Deliveroo is another great example for someone who’s not stretched themselves too thin, although their legislative issues still plague them.
- Taking Care of your Employees
This has been one of THE key problems as to the dissolution of on-demand companies that initially make a killing. Not having a strong employee-benefit program will not generate loyalty, despite their freelance nature. Working them overtime and not letting them see adequate revenue for short term gain will would severely in the form of attrition and lawsuits. Check Grab’s program, if you don’t believe it – and you’ll see why it’s better to make your company a pleasure to work for.
Thus, legislative affairs being on the rise only signal more clashes until legislative changes followed by changes in the ways in which businesses operate take place.
- Food Delivery is pretty Adventurous
If you’re venturing into this sector, you need to be pretty adventurous. With Instacart barely holding the fort as a food-cum-grocery delivery venture at $2 billion, more and more players flood the market. Amazon’s Hot Wheels service and UberEats have already forayed, and these companies have a significant treasury. It will become tougher to consolidate your share the coming year.
- Corporate and Start-up cultures will merge
We were leading to this point with all the rhetoric above – indicating that integrated work environments will become more common. Outsourcing professionals will become more commonplace, as the reduction of costs is glaringly obvious. Many organizations will make highly analytical, calculated decisions and over that, integrate much more technological apparatus in their daily workings.

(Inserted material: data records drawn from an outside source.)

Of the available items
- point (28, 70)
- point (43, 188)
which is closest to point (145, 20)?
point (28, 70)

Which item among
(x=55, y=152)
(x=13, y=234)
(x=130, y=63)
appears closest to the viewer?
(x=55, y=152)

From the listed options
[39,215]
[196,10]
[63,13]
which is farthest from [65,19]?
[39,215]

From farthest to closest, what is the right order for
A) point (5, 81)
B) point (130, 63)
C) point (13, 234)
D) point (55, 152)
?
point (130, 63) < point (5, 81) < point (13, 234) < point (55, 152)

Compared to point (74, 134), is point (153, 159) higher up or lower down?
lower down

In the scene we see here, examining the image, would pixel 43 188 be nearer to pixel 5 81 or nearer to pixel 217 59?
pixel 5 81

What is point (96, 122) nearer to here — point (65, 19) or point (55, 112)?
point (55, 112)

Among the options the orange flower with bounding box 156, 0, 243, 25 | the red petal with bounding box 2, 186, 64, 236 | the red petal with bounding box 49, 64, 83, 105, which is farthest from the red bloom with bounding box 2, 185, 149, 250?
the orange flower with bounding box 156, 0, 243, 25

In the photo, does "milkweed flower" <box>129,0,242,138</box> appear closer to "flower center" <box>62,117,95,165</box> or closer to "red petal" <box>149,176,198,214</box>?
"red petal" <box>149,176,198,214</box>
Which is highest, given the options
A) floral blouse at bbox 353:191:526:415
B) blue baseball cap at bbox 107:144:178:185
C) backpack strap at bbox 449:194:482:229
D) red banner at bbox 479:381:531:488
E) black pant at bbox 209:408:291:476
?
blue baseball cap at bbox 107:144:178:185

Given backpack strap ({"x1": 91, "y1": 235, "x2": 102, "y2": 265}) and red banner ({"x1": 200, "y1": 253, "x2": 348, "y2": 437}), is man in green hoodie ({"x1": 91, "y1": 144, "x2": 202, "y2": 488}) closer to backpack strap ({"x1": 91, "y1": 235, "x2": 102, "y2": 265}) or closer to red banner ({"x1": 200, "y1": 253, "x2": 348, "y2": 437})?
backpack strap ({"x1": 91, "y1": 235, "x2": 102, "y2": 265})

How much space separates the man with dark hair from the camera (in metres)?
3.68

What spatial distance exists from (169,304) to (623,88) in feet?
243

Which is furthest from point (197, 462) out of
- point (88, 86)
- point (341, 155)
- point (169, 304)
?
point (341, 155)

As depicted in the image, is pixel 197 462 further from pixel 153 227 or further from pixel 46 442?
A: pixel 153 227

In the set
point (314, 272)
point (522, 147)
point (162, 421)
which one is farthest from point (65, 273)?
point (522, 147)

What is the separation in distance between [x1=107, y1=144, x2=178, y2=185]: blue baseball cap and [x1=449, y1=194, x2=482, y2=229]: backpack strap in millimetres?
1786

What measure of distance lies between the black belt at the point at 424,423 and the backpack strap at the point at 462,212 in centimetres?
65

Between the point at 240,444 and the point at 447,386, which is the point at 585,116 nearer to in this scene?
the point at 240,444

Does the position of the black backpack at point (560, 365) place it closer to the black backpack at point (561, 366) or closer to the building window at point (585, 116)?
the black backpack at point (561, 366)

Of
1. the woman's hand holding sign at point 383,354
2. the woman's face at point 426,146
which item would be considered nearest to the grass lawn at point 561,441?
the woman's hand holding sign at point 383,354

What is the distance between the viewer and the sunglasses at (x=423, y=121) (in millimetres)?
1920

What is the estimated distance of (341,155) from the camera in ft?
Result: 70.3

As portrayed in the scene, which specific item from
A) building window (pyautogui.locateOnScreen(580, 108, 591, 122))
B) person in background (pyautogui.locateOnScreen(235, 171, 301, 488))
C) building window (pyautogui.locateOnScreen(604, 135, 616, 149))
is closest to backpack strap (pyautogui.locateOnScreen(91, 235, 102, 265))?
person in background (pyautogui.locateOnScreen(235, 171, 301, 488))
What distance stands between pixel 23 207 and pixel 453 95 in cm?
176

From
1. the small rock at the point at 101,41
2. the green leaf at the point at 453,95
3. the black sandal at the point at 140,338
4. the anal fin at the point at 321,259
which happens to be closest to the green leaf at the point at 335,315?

- Step into the Machine Age
Many companies have already integrated a fair bit of autonomous support into their systems. Chatbots, intelligent platforms, self-driving cars, automated cashiers and tellers – all these are already being used on some scale. The advent of AI with ventures like Deepmind promises to create yet another level of business and administrative tech-based intelligence; it is only a matter of time.
- Social Responsibility
This year, we also saw our fair share of startups that were centered around solving social and administrative problems instead of being purely profit-motivated. We covered some of these, like Braincheck and Zipline (blessings in the form of aid in the healthcare industry) – and yet others like Peerby (sharing commodities) and SnappCar (car sharing – Neatherlands) point out towards sustainable methods of operation in the same market.
We foresee this trend to increase, and also support co-habitation in terms of business growth instead of simple cutthroat competition.
- Further Development of Niche Sectors
The advent of Niche has really hit with this year and as a sharing economy trend in general. From getting your dog walked to simply specializing in data mining – specialization is your friend. An Uber for Drivers? Sounds good. A startup that sends planned diets with calorific specifications – already done. There’s a lot that has been looked at, and a lot more to be found.
Luxury and other such versions of the same brand will also thrive as more agents prepare to spend in the e-commerce sector, and the smartphone becomes a necessity.
Conclusion
Well, that’s what we have here. Hopefully, we highlighted our observations for the sharing economy as we saw it in 2016 – taking you through the sharing economy onslaught this year, pressing upon the changing nature of work, putting you through some brand-specific predictions while also examining legislative issues in the mix.